▶ _PROBLEMS AND TASKS_
1. In the taekwondo essay "The Art of Patience," how long has the author been training?
2. What reasons for joining the Colorado Taekwondo Institute does the opening paragraph of the taekwondo essay give? List every one.
3. Resume the taekwondo essay "The Art of Patience" after its final sentence.

▶ _PASSAGE SHOWN_
--------------------------------------------------

Thursday, December 8, 2011

The Art of Patience

By Sally Morgan, 1st dan

    There are many different reasons to get involved in the Colorado Taekwondo Institute.  Some join for the physical fitness, others join to learn self-defense skills, while families may join as a way to spend time together in an activity that is healthy and lots of fun.
    I joined the CTI for a little of all of these reasons.  My daughter joined first, and when asked if I would like to try it out, I thought, “Why not?”  I could share in something my daughter seemed to enjoy, work on my own health and physical fitness, as well as my own self-defense skills.
    And now, three and a half years later, I am in better shape than I have ever been in, and my daughter and I have gotten much closer.
    I joined the Westminster CTI Campus with these expectations, but never anticipated how much more I would learn and how much more Moo Sul Kwan Taekwondo had to offer.

--------------------------------------------------

(Stored data)
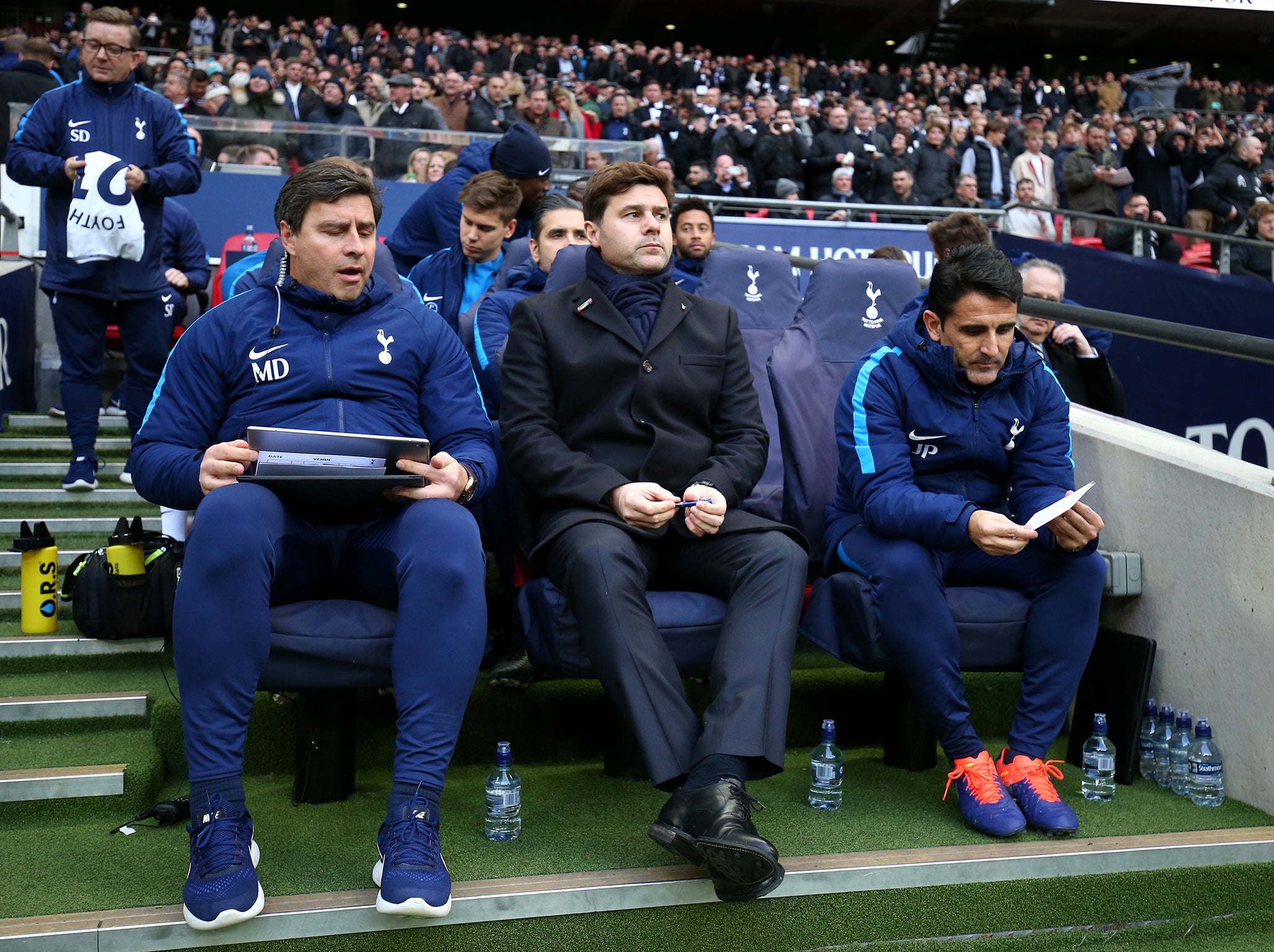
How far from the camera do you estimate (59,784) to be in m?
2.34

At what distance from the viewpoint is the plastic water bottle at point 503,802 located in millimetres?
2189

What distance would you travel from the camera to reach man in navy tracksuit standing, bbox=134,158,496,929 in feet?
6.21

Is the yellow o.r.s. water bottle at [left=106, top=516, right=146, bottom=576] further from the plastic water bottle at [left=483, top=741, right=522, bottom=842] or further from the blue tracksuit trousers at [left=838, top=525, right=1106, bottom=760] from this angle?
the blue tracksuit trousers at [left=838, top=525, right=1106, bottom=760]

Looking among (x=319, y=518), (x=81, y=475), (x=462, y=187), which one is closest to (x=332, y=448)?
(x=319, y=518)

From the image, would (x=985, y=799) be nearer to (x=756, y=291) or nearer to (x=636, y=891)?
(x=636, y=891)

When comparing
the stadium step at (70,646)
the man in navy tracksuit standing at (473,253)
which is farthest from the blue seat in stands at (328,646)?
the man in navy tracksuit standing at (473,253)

--------------------------------------------------

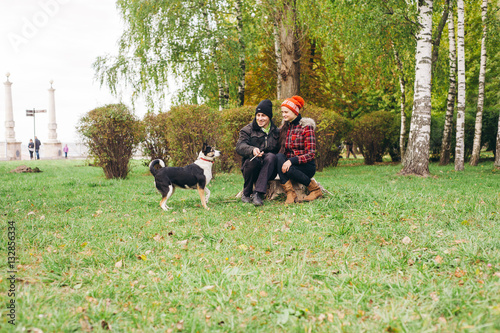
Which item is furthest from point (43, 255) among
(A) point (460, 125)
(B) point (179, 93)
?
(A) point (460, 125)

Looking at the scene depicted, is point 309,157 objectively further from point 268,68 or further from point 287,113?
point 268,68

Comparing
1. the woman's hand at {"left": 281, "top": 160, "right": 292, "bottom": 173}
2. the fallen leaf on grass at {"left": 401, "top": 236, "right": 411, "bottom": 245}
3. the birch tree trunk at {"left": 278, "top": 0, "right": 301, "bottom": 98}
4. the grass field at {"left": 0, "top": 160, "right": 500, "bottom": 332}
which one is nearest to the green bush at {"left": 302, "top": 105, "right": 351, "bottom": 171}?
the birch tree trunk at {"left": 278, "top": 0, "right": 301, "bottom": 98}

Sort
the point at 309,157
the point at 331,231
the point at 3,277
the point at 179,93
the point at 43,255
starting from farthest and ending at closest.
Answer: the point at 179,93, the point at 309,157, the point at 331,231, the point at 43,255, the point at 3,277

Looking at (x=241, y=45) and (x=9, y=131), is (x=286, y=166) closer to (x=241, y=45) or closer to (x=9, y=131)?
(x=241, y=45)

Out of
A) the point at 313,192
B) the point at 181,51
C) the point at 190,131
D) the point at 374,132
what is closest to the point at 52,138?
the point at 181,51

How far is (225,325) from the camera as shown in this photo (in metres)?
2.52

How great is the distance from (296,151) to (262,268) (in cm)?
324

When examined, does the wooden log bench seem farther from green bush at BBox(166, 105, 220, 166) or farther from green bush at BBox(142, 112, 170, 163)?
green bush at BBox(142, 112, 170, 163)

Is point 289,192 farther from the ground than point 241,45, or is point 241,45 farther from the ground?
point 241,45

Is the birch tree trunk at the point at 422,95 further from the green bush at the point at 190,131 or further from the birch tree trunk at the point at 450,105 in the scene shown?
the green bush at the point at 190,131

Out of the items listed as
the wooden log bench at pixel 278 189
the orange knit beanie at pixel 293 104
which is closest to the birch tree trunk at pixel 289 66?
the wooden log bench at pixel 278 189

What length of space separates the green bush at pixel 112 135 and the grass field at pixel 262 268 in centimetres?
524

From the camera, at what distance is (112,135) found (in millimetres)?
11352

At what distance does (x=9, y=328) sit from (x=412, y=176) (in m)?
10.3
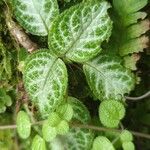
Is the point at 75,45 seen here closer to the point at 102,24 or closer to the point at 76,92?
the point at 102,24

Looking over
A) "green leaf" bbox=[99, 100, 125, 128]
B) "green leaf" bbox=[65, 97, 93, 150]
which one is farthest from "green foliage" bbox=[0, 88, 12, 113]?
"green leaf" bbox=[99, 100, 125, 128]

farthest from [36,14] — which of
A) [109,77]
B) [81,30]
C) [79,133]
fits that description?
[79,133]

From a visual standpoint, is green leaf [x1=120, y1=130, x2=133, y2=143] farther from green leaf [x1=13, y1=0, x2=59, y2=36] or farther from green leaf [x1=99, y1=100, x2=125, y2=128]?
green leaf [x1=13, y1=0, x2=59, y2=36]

--------------------------------------------------

▶ _RESULTS OF THE TASKS_
1. Three and a half years.

2. Physical fitness; learning self-defense skills; spending time together as a family in an activity that is healthy and lots of fun.

3.
    If you would ask my parents to describe me growing up, the word patient would have never entered into their description.  They would have also called me a perfectionist.  I wanted to get everything right the first time.  Needless to say this is not a good mindset to have in Taekwondo, much less in life.  Human beings are not perfect, and to expect perfection will only lead to disappointment.  Now don’t misunderstand, striving for perfection and expecting it are two different things.  Always strive to be perfect.  You may not achieve perfection, but you will succeed at being the best you can be.  The trick is to never give up.  And never giving up requires a mindset of dedication, perseverance, and above all patience.
    When thinking about Moo Sul Kwan Taekwondo you would never think patience would be a condition for success.  But patience is probably the most important skill you will need to develop your art.
    For instance, in poomse, it takes at least five hundred times in performing a poomse before the techniques and skills are getting good.
    When I was learning some of my poomses, I was very impatient.  I could not understand why it took so long to get new moves or why I would only learn a couple of moves at a time.  It’s only now that I have trained for some years that I’ve realized there is much more to knowing a poomse then just performing the moves.  Among countless things, you must focus on eyes, balance, stances, flow of movement, timing and so on.  It was then I realized that performing a poomse is truly an art form.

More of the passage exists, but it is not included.